Job →
Count the lines in the rows below that contain the string "distance" with matching case, and reply with that number only.
***** Extracted records
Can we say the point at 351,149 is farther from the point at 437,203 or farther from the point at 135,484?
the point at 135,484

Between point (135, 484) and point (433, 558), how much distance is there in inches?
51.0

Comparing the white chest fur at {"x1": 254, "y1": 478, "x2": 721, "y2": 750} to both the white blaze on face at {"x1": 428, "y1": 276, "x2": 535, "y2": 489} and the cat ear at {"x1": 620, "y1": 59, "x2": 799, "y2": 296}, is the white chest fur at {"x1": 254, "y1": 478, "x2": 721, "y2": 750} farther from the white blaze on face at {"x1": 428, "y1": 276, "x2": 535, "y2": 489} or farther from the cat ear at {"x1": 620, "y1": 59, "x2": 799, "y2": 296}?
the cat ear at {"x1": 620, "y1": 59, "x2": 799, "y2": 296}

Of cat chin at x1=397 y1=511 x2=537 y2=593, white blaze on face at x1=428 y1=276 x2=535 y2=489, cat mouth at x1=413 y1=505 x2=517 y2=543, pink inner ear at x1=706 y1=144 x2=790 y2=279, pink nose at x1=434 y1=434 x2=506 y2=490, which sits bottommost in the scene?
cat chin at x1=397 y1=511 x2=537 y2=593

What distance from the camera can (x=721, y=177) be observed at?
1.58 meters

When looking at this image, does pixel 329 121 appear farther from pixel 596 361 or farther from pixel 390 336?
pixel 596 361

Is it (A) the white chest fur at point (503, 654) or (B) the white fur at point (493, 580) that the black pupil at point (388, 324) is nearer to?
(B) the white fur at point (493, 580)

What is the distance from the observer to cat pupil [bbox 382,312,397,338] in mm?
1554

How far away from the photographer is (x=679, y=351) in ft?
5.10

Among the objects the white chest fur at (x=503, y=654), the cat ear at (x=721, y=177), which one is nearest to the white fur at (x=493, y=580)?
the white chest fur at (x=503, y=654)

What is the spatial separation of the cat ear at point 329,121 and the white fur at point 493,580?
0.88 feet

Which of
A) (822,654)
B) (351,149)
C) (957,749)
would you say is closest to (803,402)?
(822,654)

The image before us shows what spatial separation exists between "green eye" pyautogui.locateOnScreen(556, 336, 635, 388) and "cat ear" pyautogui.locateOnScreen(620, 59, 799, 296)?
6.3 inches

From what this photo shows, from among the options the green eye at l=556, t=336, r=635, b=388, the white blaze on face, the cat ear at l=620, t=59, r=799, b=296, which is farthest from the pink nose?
**********
***** Extracted records
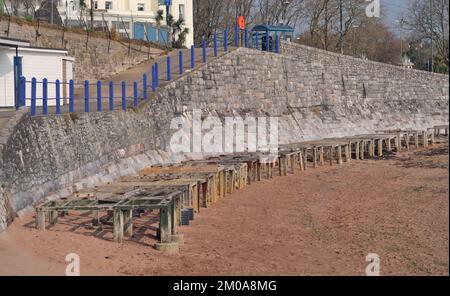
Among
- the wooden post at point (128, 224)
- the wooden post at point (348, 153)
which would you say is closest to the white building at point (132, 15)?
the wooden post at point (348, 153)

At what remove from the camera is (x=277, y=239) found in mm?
**********
***** Extracted records
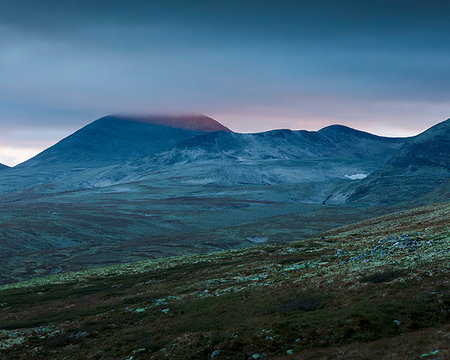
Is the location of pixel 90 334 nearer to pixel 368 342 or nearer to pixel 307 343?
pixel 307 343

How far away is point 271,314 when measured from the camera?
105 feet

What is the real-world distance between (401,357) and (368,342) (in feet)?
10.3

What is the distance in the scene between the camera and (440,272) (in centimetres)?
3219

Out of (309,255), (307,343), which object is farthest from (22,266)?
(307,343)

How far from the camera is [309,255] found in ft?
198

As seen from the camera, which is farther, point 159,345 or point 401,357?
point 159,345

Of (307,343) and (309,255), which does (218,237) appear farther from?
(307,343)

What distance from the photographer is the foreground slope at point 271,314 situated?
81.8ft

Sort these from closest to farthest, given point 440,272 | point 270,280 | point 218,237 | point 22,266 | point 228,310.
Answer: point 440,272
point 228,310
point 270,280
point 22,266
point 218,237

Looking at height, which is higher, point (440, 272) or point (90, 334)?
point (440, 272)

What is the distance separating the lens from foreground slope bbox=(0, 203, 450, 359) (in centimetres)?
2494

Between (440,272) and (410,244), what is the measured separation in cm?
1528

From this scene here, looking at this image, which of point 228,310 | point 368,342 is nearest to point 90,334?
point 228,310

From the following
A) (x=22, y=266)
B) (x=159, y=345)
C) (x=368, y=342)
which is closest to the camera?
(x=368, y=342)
**********
Task solution →
7